Leaked ambulance data shows more than 25 crews are off the road across metropolitan Melbourne on Monday night because of staff shortages.
As at 7.15pm at least another 110 crews were stuck ramped at hospitals, meaning paramedics were caring for patients waiting to be admitted.
Data leaked to the Herald Sun showed wait times had blown out to almost five hours at Sunshine Hospital and almost four hours at Footscray Hospital.
More than 10 major hospitals were showing wait times of more than two hours.
Ballarat paramedics were also asked to avoid Ballarat Hospital, meaning critical patients were to be transported to Melbourne, Geelong or Bendigo.
At least one major metropolitan hospital was also understood to have warned paramedics they had no beds available.
Victorian Ambulance Union secretary, Danny Hill, urged Victorians seeking care to consider their need for an ambulance.
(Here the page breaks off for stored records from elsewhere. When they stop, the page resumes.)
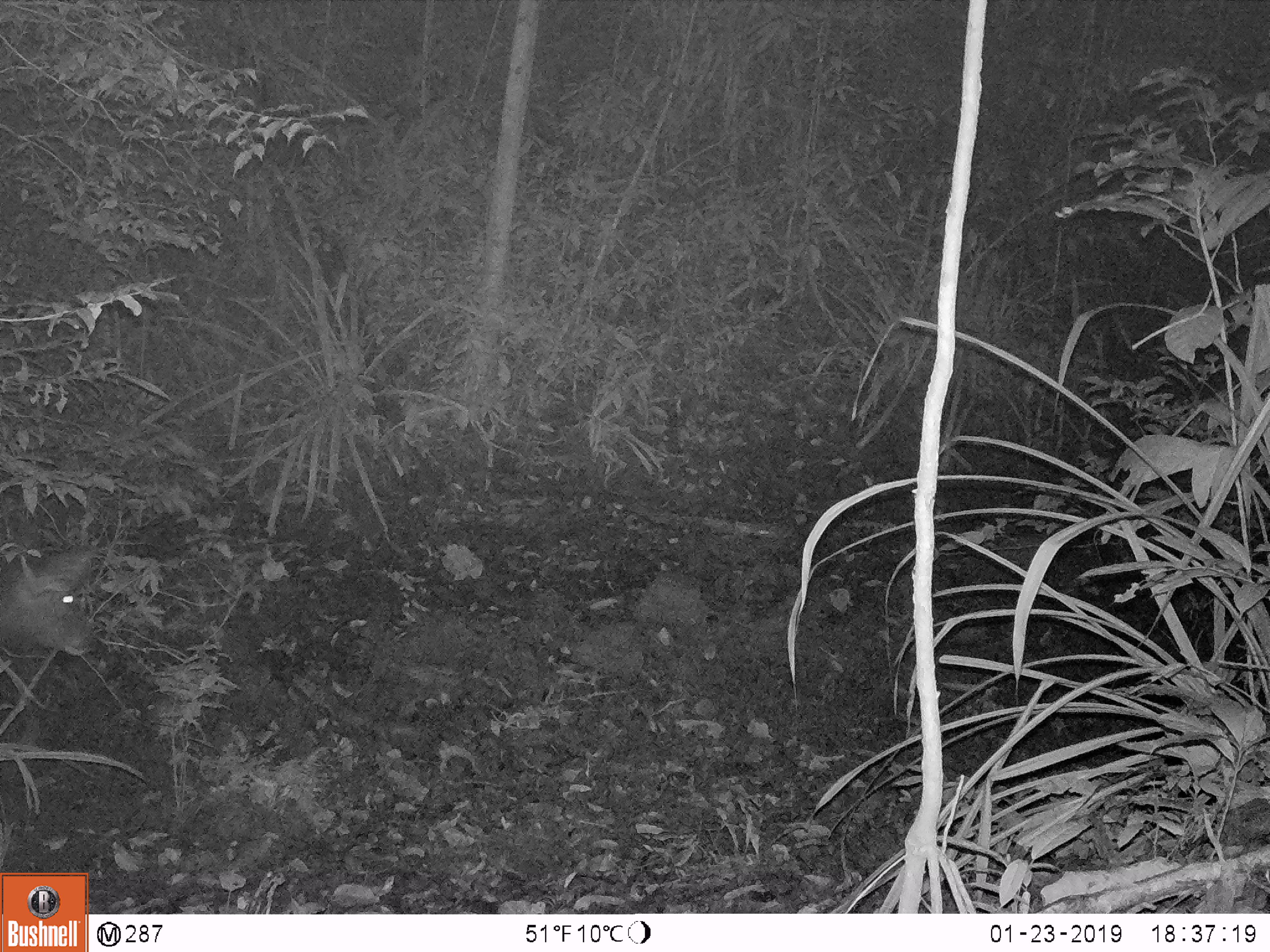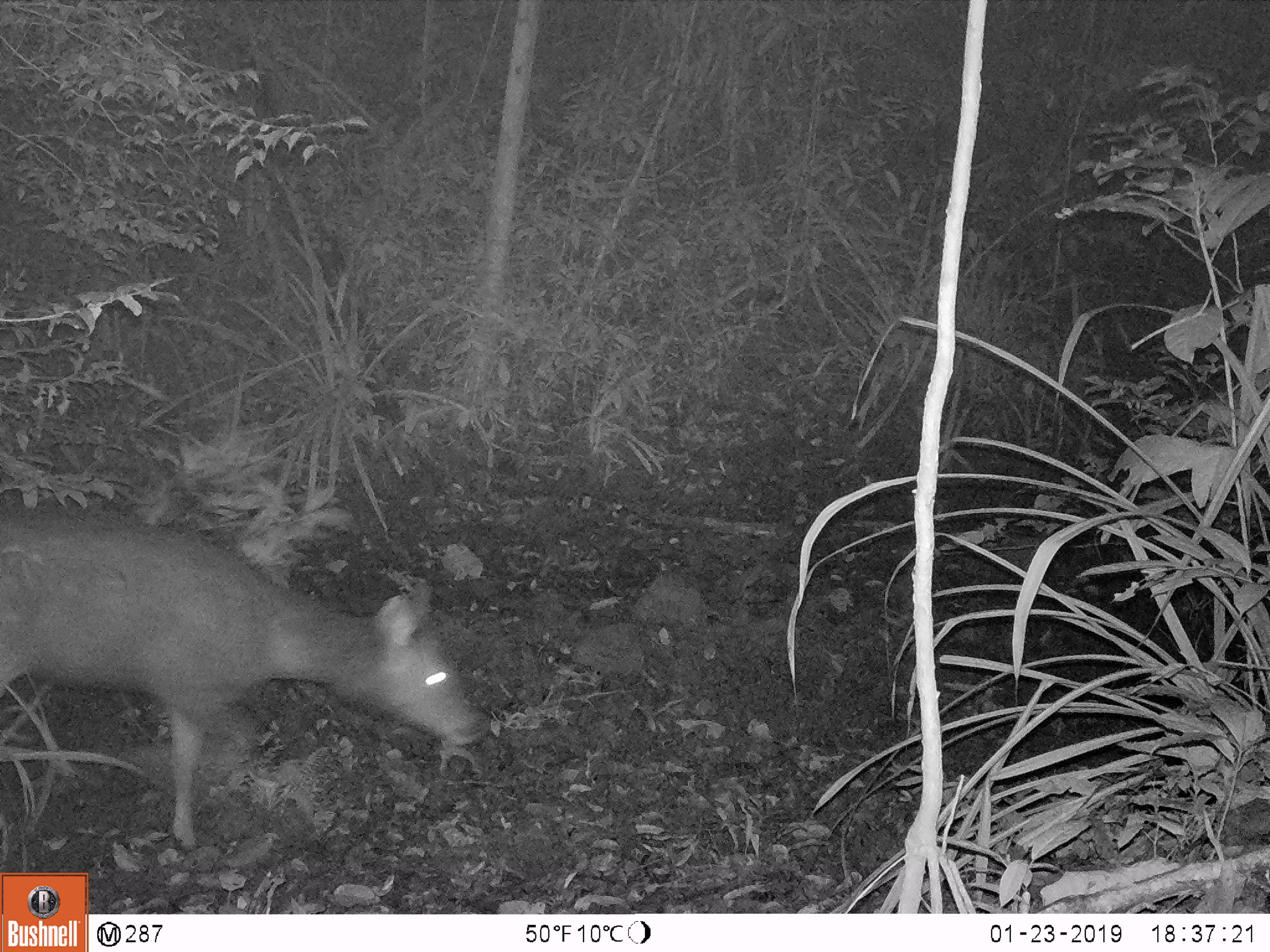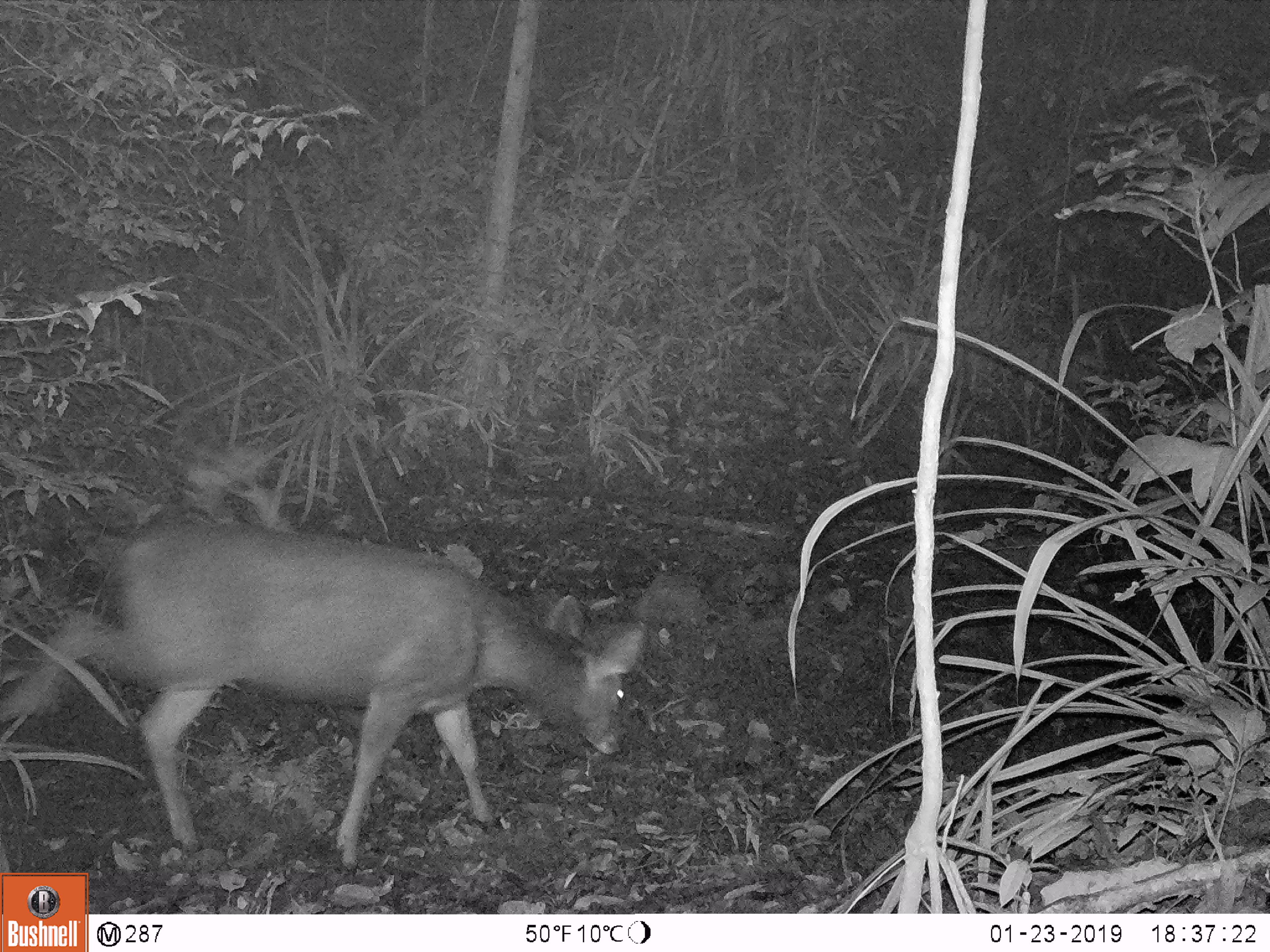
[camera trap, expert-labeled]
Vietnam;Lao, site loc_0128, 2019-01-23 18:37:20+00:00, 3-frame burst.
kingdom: Animalia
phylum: Chordata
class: Mammalia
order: Artiodactyla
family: Cervidae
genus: Rusa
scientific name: Rusa unicolor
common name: sambar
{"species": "sambar (Rusa unicolor)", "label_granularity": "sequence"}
“If your issue is not a life threatening emergency, you will be seen faster going through Virtual ED or an Urgent Care Clinic,” he said.
“A lot of people call paramedics thinking they wont need to go into the waiting room if they are taken by ambulance. That’s just not true.
“When it’s this busy, the ED beds are for patients in immediate life threat. Anyone else will go into the waiting room for most of the night”.
Two Victorians have died waiting for an ambulance this month, including an elderly Blackburn man who was left to bleed to death after falling and hitting his head.
The man phoned for an ambulance twice, but it took almost five hours for one to arrive.
As he lay waiting for help up to six crews were stuck ramped at the nearby Box Hill Hospital just one suburb away.
A parliamentary inquiry probing Ambulance Victoria has been warned that hospital ramping is endangering lives and leaving entire communities without an ambulance.
The Allan government in February issued new offload benchmarks for the state’s 17 busiest emergency departments to improve patient transfer times and get paramedics back on the road sooner.
Health minister Mary-Anne Thomas threatened hospitals with “consequences” if they failed to meet the tough new standards.